Tools: what commonalities should we focus on, when should we let
1000 flowers bloom, and how do we connect the two?
+Some thoughts on tools from the Steve & Steve Trip Report:+Selecting and/or developing modeling tool sets. Tools are needed
for parameter estimation, sensitivity analysis, verification, and
model comparison. Because modeling is such a diversified activity, it
may be useful for the members of the work group to identify items from
their own workflows and seek commonality.
A few general points on each are:
1. Parameter estimation. This really equates to the need to optimize
  one or more goodness-of-fit functions [e.g., least squares, maximum
  likelihood, maximum entropy (possibly), or hand-crafted objectives].
  So the real need is for optimizers that can be readily used in a
  generalized fashion. This need is shared by Statistical Inference.
  As these problems are numerically intensive, parallel approaches
  should be investigated. Also, both nondeterministic (e.g. particle
  swarm optimization) and deterministic (e.g. DIRECT) algorithms should
  be considered.
2. Sensitivity analysis. In principle, three types of sensitivities
  can be investigated, namely to (i) initial conditions, (ii) parameter
  values, and (iii) to input values. Of these, sensitivity to
  parameters is probably most important in the near term. Tools are
  needed that can explore model responses near an optimally fitting set
  of parameters. These responses include both the values of model
  outputs and of functions thereof (e.g. least squares values). Both
  numeric and symbolic derivatives are probably needed, with the latter
  including derivatives of computer source code. The ability to take
  complicated derivatives will be of assistance in parameter estimation.
  The need exists to visualize the results of sensitivity analyses.
  Sensitivity regions can be expected to extend orders of magnitude
  further in some directions than others.
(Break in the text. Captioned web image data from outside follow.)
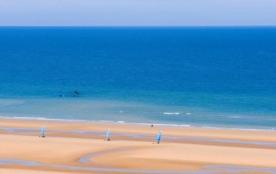 FR-1-186-502 - P&V Le Green Beach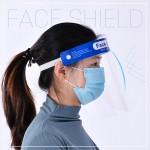 안면보호/페이스쉴드/투명마스크/페이스커버캡/당일출고 2시 페이스 쉴드 투명 마스크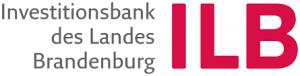 Investitionsbank des Landes Brandenburg (ILB
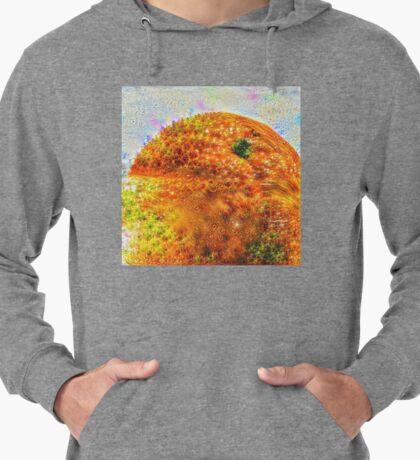 #DeepDreamed Frozen Orange Lightweight Hoodie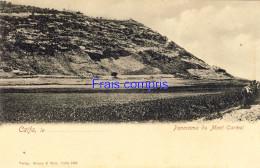 IL - Caifa - Panorama Du Mont Carmel - Israel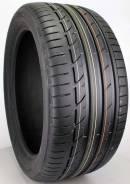 Bridgestone Potenza S001. Летние, без износа, 4 шт. Под заказ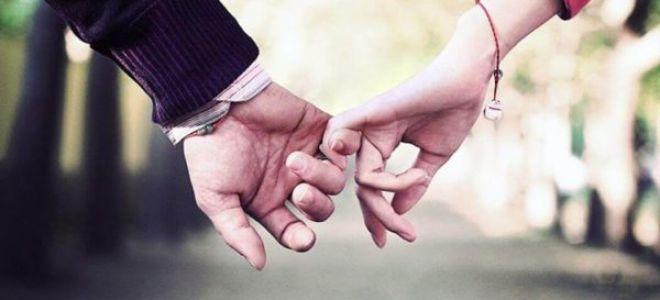 Как помириться с девушкой после расставания или ссоры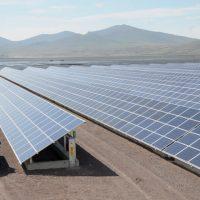 محطة طاقة شمسية - ارشيفية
3. Verification. Sometimes referred to as "model validation", the
  basic question is whether there exist grounds to reject a model based
  on observations. There is a large literature on how this might best
  be done. The question is complicated by the fact that verification
  should be considered in the context of some proposed model use. In
  research contexts the focus is heavily on model falsification but in
  applied contexts model acceptance may be related to 'acceptable levels
  of error'.
4. Model comparisons. The question in this context is generally which
  of two or more models better represents a given set of data. Again,
  there is literature of various methods from which to choose. This
  topic is also of relevance to "model selection" in Statistical
  Inference.
Formats, standards, and interchange: what are they good for?
A useful discussion of at least some standards, model formats, and
ontologies is being developed at BioModels.net (e.g., SBML, MIRIAM, SBGN).
On a related point, it might make sense for iPlant to partner with
BioModels.net to (a) provide a home/portal for plant-specific models
and (b) providing more substantial computational resources for online
simulation.
What types of modeling problems will best make use of unique
iPlant/TACC resources?
There is generally a sense (among those of us who have been discussing
it) that modeling problems of current interest become "big" when we
consider explorations across spaces of parameters, initial conditions,
and populations. Among other things, there are data management and data
integration problems that arise in coordinating sets of simulations.
Data integration drives us nuts: how can we convey useful requests
and specifications to the Data Integration group?
Personnel: what tasks can we hand to iPlant developers now, and when
we find a group postdoc, what will he/she work on?
Use cases:
1. the intersection of photosynthesis/carbon metabolism
  and flowering time
2. hypothesis-generation through data-mining,
  processing, and visualization
3. lignin biosynthesis (interest from group at NCSU working to develop models from detailed 'omics datasets).